• Written request: Locate the line containing "In terms of distance, how", then please write out that line and all the lines below it in the entries exactly.

________________

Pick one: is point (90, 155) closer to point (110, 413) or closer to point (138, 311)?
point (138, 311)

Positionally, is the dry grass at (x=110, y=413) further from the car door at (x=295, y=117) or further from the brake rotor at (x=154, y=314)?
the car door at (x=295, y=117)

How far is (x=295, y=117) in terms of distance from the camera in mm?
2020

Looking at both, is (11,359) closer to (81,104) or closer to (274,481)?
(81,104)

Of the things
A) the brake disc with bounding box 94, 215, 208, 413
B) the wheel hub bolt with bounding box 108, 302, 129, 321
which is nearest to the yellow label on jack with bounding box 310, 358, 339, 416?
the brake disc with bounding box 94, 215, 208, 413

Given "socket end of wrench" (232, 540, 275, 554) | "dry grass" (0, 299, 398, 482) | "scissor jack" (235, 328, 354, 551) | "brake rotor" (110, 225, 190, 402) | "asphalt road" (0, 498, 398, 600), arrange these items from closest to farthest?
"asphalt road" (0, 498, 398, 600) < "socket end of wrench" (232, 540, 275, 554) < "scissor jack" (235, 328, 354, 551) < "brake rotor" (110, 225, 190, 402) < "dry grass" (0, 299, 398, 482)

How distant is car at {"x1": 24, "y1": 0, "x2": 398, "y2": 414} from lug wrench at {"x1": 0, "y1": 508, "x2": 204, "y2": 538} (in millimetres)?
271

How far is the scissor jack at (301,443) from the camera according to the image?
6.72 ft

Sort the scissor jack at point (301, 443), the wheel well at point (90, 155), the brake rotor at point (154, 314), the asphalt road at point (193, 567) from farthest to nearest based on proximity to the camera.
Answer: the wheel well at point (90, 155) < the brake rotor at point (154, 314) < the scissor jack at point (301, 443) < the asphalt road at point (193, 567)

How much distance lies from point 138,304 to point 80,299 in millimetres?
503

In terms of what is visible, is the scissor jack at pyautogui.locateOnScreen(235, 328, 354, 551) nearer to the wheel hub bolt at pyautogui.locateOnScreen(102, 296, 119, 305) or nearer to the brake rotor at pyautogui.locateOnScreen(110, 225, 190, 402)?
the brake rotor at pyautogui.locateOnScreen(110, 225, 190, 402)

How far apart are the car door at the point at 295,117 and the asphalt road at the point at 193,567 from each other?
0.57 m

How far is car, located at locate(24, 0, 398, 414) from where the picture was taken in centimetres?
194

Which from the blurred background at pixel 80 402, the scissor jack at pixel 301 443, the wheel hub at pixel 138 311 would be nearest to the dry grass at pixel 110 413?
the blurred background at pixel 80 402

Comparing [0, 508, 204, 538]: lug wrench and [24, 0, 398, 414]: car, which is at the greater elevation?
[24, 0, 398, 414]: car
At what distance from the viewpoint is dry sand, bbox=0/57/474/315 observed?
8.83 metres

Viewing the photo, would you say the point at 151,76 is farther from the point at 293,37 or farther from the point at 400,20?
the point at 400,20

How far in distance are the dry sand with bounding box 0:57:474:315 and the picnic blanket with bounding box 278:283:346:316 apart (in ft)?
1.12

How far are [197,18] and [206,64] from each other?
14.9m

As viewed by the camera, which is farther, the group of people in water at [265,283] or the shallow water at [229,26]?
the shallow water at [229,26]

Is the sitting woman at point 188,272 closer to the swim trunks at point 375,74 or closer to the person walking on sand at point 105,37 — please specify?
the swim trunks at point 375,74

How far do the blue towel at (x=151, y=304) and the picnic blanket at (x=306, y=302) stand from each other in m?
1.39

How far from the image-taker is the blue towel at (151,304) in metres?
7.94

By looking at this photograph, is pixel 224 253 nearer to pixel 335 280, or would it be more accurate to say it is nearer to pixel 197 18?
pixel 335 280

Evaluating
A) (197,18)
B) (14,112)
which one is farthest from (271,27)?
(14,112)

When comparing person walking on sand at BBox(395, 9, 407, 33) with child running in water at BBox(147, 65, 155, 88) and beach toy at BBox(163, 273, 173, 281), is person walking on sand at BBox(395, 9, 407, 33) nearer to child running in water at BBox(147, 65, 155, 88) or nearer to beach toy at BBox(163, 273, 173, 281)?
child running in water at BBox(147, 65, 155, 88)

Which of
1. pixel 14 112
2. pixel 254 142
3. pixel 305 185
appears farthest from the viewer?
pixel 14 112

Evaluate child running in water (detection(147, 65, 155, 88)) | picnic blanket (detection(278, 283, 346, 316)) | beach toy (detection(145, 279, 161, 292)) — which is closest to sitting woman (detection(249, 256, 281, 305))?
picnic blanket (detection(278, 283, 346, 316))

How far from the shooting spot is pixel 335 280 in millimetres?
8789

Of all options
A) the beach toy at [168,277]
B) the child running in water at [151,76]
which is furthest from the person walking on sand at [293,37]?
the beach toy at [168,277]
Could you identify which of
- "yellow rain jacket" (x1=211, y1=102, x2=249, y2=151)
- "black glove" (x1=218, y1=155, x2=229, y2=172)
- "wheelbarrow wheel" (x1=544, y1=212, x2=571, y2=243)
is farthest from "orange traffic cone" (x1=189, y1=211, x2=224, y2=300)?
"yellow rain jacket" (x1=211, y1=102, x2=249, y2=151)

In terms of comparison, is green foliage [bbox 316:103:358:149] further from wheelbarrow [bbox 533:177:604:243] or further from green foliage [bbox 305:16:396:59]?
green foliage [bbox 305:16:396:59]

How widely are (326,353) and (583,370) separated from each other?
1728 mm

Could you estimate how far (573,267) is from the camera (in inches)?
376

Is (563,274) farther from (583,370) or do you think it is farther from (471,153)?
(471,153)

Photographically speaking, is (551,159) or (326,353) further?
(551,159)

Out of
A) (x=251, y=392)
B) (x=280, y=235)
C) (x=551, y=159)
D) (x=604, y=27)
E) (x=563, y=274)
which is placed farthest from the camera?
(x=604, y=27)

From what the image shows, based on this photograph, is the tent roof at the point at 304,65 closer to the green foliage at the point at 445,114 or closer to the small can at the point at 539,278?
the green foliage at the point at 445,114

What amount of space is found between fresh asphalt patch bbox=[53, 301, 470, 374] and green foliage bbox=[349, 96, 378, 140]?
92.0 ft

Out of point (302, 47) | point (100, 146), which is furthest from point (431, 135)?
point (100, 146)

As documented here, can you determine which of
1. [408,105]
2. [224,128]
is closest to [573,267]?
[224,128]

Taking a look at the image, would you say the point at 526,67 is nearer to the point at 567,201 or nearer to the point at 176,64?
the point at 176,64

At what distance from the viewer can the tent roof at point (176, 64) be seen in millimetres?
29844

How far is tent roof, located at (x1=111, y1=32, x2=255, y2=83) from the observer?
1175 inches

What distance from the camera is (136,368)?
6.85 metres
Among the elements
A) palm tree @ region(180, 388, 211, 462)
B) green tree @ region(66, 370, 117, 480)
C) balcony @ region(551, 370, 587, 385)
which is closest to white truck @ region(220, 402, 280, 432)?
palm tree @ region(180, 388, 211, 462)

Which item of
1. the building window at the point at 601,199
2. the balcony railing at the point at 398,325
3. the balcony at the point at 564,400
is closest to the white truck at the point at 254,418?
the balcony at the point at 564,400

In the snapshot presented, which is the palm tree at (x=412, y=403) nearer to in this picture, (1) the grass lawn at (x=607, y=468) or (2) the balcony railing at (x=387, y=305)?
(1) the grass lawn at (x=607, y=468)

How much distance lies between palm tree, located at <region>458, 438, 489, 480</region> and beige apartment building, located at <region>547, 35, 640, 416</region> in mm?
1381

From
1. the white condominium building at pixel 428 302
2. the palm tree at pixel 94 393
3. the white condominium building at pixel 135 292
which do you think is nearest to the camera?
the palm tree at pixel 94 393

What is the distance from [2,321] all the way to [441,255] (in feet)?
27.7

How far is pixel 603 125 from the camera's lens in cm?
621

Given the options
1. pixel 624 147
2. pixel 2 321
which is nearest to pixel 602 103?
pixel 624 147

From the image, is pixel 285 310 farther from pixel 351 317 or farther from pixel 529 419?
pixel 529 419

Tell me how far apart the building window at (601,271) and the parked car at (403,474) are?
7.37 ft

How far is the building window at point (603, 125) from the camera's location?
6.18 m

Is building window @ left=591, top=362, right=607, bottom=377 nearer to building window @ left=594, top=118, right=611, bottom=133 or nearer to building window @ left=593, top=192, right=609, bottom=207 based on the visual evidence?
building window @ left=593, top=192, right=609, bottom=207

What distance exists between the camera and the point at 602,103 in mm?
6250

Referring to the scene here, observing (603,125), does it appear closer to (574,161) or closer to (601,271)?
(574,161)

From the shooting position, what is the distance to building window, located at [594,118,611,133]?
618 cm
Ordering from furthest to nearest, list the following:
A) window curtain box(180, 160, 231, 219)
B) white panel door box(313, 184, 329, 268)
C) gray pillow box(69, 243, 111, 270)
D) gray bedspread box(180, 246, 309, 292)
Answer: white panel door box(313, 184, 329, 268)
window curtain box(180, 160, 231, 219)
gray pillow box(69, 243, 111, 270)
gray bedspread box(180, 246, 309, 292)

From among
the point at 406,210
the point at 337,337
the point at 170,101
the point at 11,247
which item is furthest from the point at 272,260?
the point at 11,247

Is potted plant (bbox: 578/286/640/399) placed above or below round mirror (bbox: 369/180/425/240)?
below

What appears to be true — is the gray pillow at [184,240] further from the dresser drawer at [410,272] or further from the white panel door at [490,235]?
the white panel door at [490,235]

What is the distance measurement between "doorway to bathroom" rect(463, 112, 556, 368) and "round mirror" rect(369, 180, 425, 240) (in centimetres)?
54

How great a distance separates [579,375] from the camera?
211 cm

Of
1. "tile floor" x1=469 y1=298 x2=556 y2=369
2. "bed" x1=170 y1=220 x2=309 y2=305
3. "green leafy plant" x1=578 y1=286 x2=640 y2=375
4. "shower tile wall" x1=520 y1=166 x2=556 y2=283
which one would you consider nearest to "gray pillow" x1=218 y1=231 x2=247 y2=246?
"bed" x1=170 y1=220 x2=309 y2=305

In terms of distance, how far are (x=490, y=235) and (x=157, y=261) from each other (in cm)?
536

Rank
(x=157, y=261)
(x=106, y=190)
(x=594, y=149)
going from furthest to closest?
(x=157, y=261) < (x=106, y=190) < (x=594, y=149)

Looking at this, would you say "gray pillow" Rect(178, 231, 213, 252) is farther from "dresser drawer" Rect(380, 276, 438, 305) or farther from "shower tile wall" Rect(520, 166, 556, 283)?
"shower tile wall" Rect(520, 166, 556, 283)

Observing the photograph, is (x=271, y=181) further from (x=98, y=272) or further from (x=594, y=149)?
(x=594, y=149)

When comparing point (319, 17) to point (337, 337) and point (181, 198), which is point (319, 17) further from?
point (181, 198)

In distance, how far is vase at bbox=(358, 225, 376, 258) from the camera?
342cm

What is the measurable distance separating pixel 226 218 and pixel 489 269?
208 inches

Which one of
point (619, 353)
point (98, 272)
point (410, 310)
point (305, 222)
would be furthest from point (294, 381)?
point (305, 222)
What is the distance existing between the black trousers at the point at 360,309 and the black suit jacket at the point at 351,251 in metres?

________________

• Answer to this task:
In terms of distance, how far are (x=490, y=235) and (x=157, y=261) from each other (in cm)?
536

Rank
(x=157, y=261)
(x=106, y=190)
(x=594, y=149)
going from furthest to closest?
(x=157, y=261) < (x=106, y=190) < (x=594, y=149)

Looking at this, would you say "gray pillow" Rect(178, 231, 213, 252) is farther from "dresser drawer" Rect(380, 276, 438, 305) or farther from "shower tile wall" Rect(520, 166, 556, 283)?
"shower tile wall" Rect(520, 166, 556, 283)

Observing the photograph, is (x=271, y=181) further from (x=98, y=272) or further from (x=594, y=149)?
(x=594, y=149)

When comparing point (319, 17) to point (337, 337) and point (181, 198), which is point (319, 17) further from?
point (181, 198)

In distance, how far is vase at bbox=(358, 225, 376, 258) from the camera?
342cm

What is the measurable distance separating pixel 226 218 and pixel 489 269?
208 inches

Which one of
point (619, 353)
point (98, 272)
point (410, 310)
point (305, 222)
would be furthest from point (294, 381)?
point (305, 222)
What is the distance existing between the black trousers at the point at 360,309 and the black suit jacket at the point at 351,251 in metres?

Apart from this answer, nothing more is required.